Brief cognitive screening measures are valuable tools for both research and clinical applications. The most widely used instrument, the Mini-Mental State Examination (MMSE), is limited in that it must be administered face-to-face, cannot be used in participants with visual or motor impairments, and is protected by copyright. Screening instruments such as the Telephone Interview for Cognitive Status (TICS) were developed to provide a valid alternative, with comparable cut-point scores to rate global cognitive function.


The MMSE, TICS-30, and TICS-40 scores from 746 community-dwelling elders who participated in the Aging, Demographics, and Memory Study (ADAMS) were analyzed with equipercentile equating, a statistical process of determining comparable scores based on percentile equivalents for different forms of an examination.

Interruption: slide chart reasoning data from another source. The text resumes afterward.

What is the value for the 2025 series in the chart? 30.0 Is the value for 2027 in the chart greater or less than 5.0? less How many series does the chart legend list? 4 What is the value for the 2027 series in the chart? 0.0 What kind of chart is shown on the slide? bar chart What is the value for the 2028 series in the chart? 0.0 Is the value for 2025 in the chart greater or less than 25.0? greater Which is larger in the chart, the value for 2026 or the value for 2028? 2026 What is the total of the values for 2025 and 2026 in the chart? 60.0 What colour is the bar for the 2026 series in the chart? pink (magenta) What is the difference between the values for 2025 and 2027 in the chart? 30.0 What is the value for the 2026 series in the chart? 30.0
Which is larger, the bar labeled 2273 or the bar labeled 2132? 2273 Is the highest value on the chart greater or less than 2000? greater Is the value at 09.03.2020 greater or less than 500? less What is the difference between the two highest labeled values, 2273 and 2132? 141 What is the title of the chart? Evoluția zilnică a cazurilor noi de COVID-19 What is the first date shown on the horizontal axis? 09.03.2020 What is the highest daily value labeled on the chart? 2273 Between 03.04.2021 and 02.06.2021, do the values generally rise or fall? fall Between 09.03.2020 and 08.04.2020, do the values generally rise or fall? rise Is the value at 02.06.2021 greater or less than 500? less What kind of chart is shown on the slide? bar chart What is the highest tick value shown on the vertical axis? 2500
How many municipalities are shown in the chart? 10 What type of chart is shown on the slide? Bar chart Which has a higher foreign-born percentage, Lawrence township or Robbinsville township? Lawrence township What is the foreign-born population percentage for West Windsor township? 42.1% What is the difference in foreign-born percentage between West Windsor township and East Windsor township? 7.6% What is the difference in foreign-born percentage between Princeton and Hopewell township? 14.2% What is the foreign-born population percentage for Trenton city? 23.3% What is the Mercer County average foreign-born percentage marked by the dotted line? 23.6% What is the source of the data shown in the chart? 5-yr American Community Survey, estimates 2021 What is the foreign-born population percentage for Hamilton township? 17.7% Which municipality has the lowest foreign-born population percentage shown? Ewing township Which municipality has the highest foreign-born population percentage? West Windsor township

Scores from the MMSE and TICS-30 and TICS-40 corresponded well, and clinically relevant cut-point scores were determined. For example, an MMSE score of 23 is equivalent to 17 and 20 on the TICS-30 and TICS-40, respectively.


These findings indicate that TICS and MMSE scores can be linked directly. Clinically relevant and important MMSE cut points and the respective ADAMS TICS-30 and TICS-40 cut-point scores are included, to identify the degree of cognitive impairment among respondents with any type of cognitive disorder. These results will help in the widespread application of TICS in both research and clinical practice.